In the original "Barber of Seville," Count Almaviva yearns after Rosina, the ward of Dr. Bartolo. In "Barber of the Cape," Rosina is Rosie, a quirky waitress hustling amid Maine's tourist season. She crosses paths with Chief (Count Almaviva), a Manhattan tourist. Much to the chagrin of her tourist-hating uncle, Bart (Bartolo), who owns the restaurant Rosie works at, Chief quickly becomes enamored with Rosie. In Pines' renditions of the show, the character Figaro maintains his name and role as a trusted confidant. Strout calls their Figaro, however, "the man about town who has too many jobs" -- therapist, ice cream scooper, priest, rabbi, and, of course, barber.

Strout, who oversaw casting and character development for the production, wanted to keep "the core of the story," while making the show feel both Maine and modern. In addition to the updated setting and names, she reduced what she called "the creepy sexual element" of Rosina and Bartolo's relationship, instead supplementing with the power dynamic of an employee and boss, niece and uncle.

Preparations began in the summer of 2024, with casting decisions and painstaking hours spent cutting down the score. After the cast was finalized last fall, performers prepared for their roles individually; in-person rehearsals began on May 7.

Despite the time crunch, "[We] finished staging the entire opera in four days of rehearsal," said Moody. "By day five, we were stumbling and running the show, and on day six, we moved into our restaurant venue."

The six-person cast intentionally features three local "Mainers" and three "tourists" who are "joining us from away," Yokabaskas said.

"We're really lucky to have that mix and that sense of community onstage," she continued. "We're highlighting the theme of 'love thy neighbor.'"

The Mainers in the cast are tenor Jared Vigue as Chief, bass-baritone John David Adams as Bart, and mezzo-soprano Joëlle Morris as Bertha (Berta). Other members -- baritone Matthew Cossack as Figaro, soprano Kaileigh Riess as Rosie, and baritone Jacob O'Shea as Basil (Basilio) -- primarily hail from New York.

The group knew they wanted to do the show in a coastal Maine restaurant, and found commonality with Cape Neddick Lobster Pound, who saw the production as "a great example of how local arts and hospitality can support one another," said Yokabaskas.
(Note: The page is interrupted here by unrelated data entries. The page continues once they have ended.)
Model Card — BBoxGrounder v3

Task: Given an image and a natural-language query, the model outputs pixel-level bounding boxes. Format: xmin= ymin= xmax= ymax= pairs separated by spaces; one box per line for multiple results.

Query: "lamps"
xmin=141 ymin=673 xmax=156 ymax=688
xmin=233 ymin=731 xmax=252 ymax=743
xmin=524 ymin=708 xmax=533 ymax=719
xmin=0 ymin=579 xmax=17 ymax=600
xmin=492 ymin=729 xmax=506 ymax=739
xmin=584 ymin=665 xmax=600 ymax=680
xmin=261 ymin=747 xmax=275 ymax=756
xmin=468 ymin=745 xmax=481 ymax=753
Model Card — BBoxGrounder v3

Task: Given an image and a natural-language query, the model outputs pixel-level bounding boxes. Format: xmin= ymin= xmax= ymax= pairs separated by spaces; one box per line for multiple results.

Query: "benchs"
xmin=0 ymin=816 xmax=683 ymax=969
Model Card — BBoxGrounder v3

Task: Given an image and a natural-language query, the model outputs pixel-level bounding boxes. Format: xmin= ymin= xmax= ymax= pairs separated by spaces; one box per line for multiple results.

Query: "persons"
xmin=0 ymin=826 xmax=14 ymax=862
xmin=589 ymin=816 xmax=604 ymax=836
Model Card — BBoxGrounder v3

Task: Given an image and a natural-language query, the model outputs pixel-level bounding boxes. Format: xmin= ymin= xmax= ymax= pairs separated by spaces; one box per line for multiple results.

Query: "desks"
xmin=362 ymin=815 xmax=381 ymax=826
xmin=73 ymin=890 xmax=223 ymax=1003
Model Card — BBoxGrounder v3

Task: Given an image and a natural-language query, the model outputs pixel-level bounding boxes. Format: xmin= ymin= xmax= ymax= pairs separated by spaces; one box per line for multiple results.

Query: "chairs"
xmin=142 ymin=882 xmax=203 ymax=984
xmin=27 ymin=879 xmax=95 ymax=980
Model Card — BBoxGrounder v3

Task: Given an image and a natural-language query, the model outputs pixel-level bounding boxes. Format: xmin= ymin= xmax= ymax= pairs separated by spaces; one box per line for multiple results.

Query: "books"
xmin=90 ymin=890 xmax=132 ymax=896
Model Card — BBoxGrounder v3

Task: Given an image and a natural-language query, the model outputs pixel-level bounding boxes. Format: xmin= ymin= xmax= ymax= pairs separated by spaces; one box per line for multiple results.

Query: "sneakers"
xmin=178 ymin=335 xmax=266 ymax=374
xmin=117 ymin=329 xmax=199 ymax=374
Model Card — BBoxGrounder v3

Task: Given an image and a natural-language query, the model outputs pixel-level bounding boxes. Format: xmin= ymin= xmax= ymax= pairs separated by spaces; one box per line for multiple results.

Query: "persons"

Rivard didn't want the viewers to feel like "a show is being brought in. We wanted it to feel like this is something that's actually happening within the space."

Luckily, he said, the restaurant gave the group fairly free rein on design. The Lobster Pound is currently operating on an off-season schedule, meaning "they didn't have to close at all during our tech week," Yokabaskas explained. "This made it an ideal window for us to load in, rehearse, and prep in the space without disrupting their regular business."

The centerpiece of the production is a full custom bar, a focal point for the show's immersive experience, crafted by Rivard and set designer Tomas Amadeo.